The nomadic and clan-based history of Somalia continues to shape its future, as do poverty and militant Islam. Listeners to From Our Own Correspondent, on Radio 4, will recognise both Andrew Harding and the style of that programme, telling political stories through personal narrative.
Mr Nur grew up in an orphanage in Mogadishu, where his behaviour earned him the nickname “Tarzan”. Somehow, through prowess at basketball, negotiating his way after the Soviet-backed military coup of 1969, and making business links with the Middle East, he got his family to London. So why did he then return?

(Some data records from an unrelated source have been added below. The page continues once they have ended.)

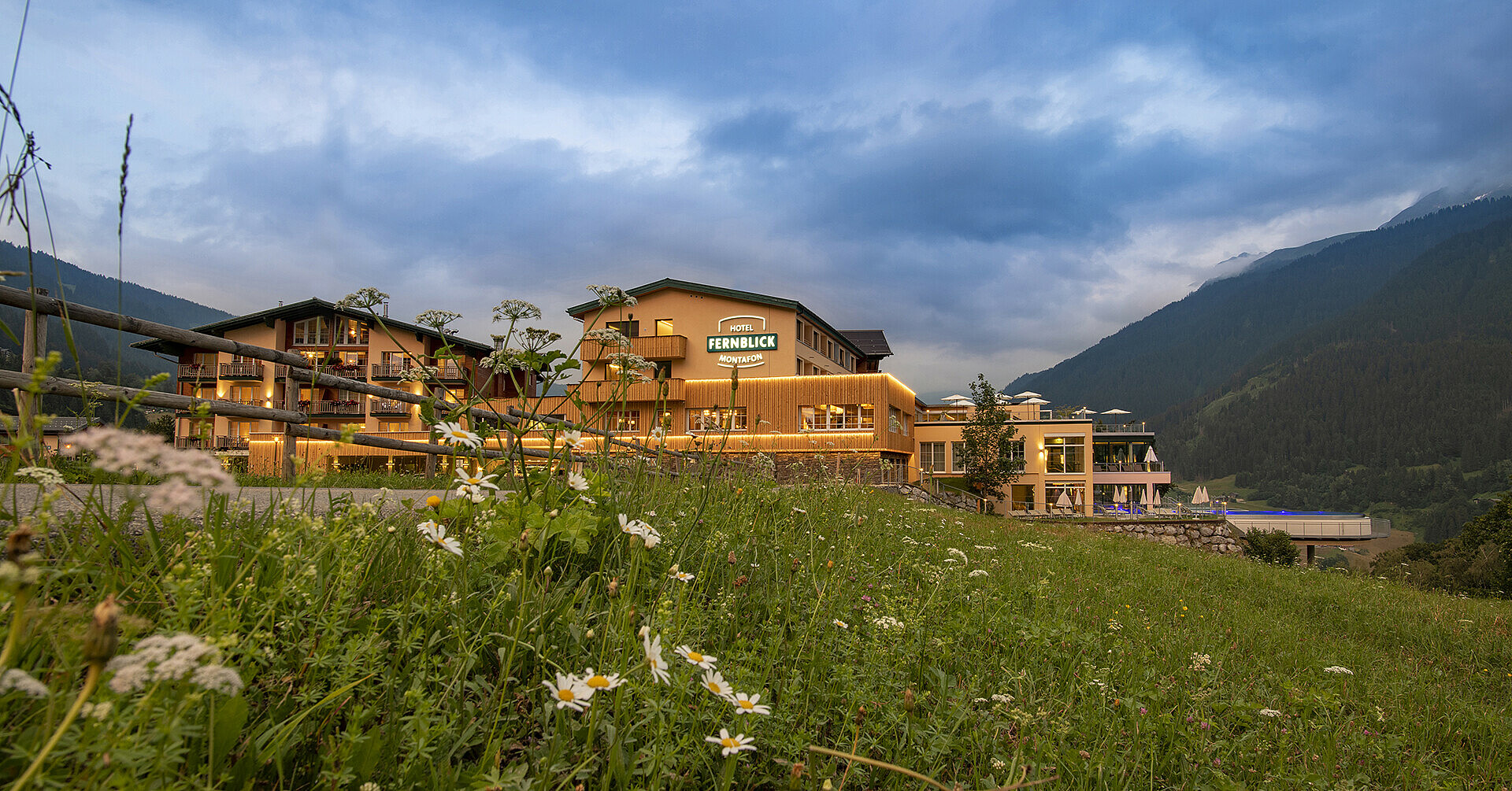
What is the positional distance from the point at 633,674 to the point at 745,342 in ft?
113

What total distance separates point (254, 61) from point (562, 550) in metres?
65.8

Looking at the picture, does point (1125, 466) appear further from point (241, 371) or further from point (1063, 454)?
point (241, 371)

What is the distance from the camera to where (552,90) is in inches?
3123

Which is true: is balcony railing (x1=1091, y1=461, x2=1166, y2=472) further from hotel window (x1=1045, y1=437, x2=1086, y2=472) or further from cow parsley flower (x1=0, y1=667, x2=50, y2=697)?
cow parsley flower (x1=0, y1=667, x2=50, y2=697)

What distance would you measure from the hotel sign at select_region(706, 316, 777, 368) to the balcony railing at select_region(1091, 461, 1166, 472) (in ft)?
74.1

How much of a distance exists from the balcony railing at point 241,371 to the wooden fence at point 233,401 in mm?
47592

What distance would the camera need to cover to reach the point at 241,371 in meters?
43.1

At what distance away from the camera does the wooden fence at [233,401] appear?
2.65 metres

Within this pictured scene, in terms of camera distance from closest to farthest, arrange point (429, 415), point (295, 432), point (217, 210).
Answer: point (429, 415) → point (295, 432) → point (217, 210)

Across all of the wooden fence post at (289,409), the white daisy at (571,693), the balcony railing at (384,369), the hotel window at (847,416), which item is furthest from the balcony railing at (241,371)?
the white daisy at (571,693)

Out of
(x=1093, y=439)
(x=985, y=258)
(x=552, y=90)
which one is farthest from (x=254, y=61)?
(x=985, y=258)

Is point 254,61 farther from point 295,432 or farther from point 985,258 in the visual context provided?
point 985,258

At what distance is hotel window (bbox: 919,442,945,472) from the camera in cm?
3931

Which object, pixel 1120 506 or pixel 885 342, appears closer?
pixel 1120 506
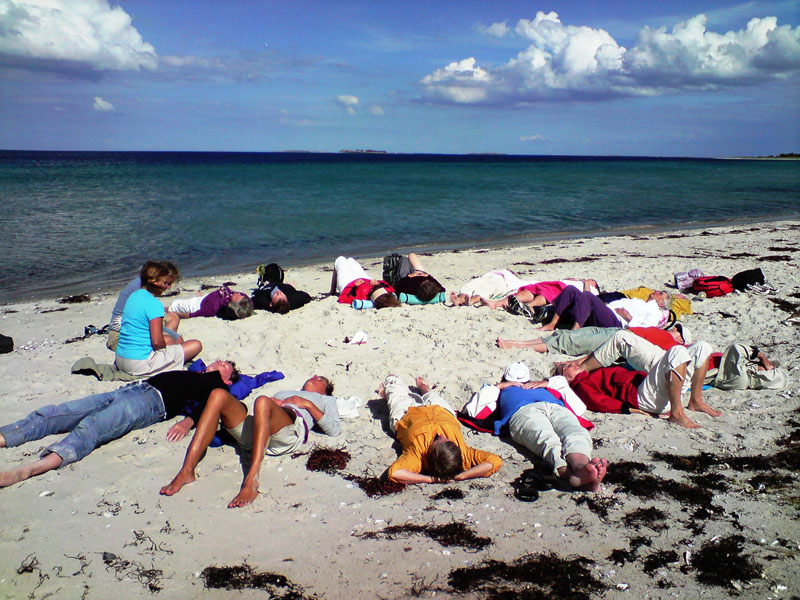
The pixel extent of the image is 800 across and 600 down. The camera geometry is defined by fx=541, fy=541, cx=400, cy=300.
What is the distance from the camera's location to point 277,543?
383 cm

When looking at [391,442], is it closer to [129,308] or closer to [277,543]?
[277,543]

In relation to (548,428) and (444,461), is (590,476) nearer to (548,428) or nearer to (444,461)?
(548,428)

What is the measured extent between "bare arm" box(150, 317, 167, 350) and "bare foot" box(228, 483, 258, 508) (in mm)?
2671

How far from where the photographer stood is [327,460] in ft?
16.3

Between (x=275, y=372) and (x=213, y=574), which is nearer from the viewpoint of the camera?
(x=213, y=574)

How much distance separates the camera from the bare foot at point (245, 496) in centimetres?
425

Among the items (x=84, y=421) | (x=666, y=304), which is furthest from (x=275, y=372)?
(x=666, y=304)

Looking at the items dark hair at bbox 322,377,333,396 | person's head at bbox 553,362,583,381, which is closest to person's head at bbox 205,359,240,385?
dark hair at bbox 322,377,333,396

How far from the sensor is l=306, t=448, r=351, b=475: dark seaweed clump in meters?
4.89

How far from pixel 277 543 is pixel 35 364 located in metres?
5.04

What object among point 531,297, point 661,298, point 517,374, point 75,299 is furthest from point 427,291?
point 75,299

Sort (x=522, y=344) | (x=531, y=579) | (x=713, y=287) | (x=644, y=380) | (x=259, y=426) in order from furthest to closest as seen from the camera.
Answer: (x=713, y=287) < (x=522, y=344) < (x=644, y=380) < (x=259, y=426) < (x=531, y=579)

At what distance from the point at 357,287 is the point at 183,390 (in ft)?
14.0

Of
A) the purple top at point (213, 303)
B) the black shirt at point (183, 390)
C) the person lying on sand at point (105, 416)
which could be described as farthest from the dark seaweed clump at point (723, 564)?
the purple top at point (213, 303)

Harding’s research presents no easy answer to that question. Some accuse Tarzan of profiteering and corruption. Others recognise a more altruistic commitment to rebuilding his country. Perhaps both are true, as with many of our own politicians, sliding into overpaid private-enterprise jobs. Thanks to returning members of the diaspora, such as Tarzan, new political and other institutions are emerging; but, as the book ends, the Somali government is seeking to remove his political power.
There have been times when, as Harding puts it, Mogadishu had mutated into “something like a permanent battlefield, staffed by a cast of brutalised thousands who had come to see war not as a temporary aberration but as a way of life”. Certainly, Somalia is not as chaotic as it was, but whether the use of “redemption” is justified in the subtitle only time will tell.
A recurring issue is identity: loyalty to clan rather than country (albeit a nation state created by the Western powers); and the divided loyalties within the diaspora. Perhaps the issue for us, not least at Christmas, is whether, when we see countries such as Somalia on the news, we easily dismiss their problems as due to their own failures, or whether — as a book such as this helps us to appreciate — we see people with whom we can identify.
The Rt Revd Michael Doe is Preacher to Gray’s Inn, and a former General Secretary of USPG.